While there was a decline during the three-year period in review, he emphasized it turned around and started to increase again in 2017.
“I don’t have the figures right in my hand, but I know that the trend was slightly reversed,” he said of their bullish expectation on the results of their planned data gathering with regards the exportation of Philippine produced goods to Canada last year.
“The demand is there. It depends on the competitiveness of Philippine exports and relative to the other competing countries, which include the Asean countries and, of course, other tropical countries from South America and Central America which export to Canada with similar products like bananas,” he added.
To cope up with the competition, the CanCham president and CEO suggested that Filipino exporters should improve logistics, like having direct container services from here to Canada.
Payne also recommended them to leverage on the growing population of Filipino immigrants or workers there, which to date is around 800,000.
“You can serve to other parts; there’s nothing wrong with that. And if you have an interest, please try. But look for big established markets, with significant population and significant imports,” he said, citing Southern Ontario, Vancouver, Winnipeg, Manitoba, Alberta and Calgary as potential export markets.
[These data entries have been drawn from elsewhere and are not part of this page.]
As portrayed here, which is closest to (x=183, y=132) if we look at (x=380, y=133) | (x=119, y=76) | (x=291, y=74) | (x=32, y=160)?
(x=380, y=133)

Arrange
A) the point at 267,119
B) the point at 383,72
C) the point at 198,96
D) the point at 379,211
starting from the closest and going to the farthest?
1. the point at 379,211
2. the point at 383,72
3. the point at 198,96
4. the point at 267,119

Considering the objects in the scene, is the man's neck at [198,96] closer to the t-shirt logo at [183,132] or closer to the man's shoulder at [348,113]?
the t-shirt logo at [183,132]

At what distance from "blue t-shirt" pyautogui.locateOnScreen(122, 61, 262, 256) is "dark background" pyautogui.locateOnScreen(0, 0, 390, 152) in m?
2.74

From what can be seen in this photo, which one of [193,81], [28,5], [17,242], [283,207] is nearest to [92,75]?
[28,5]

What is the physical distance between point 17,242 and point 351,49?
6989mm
“There’s a lot of opportunities there. What you have to identify first is what is the demand in Canada. That means looking at Canadian global imports. Second, look at where the Philippines has been successful in exporting to Canada because, with a few exceptions, you’re only catching a bit of the Canadian market, so obviously there is hope for more. The third is to look at where Asean is successful in exporting to Canada of items the Philippines actually produces. So that means, they’re doing better than you, and you should be able to do it,” he said.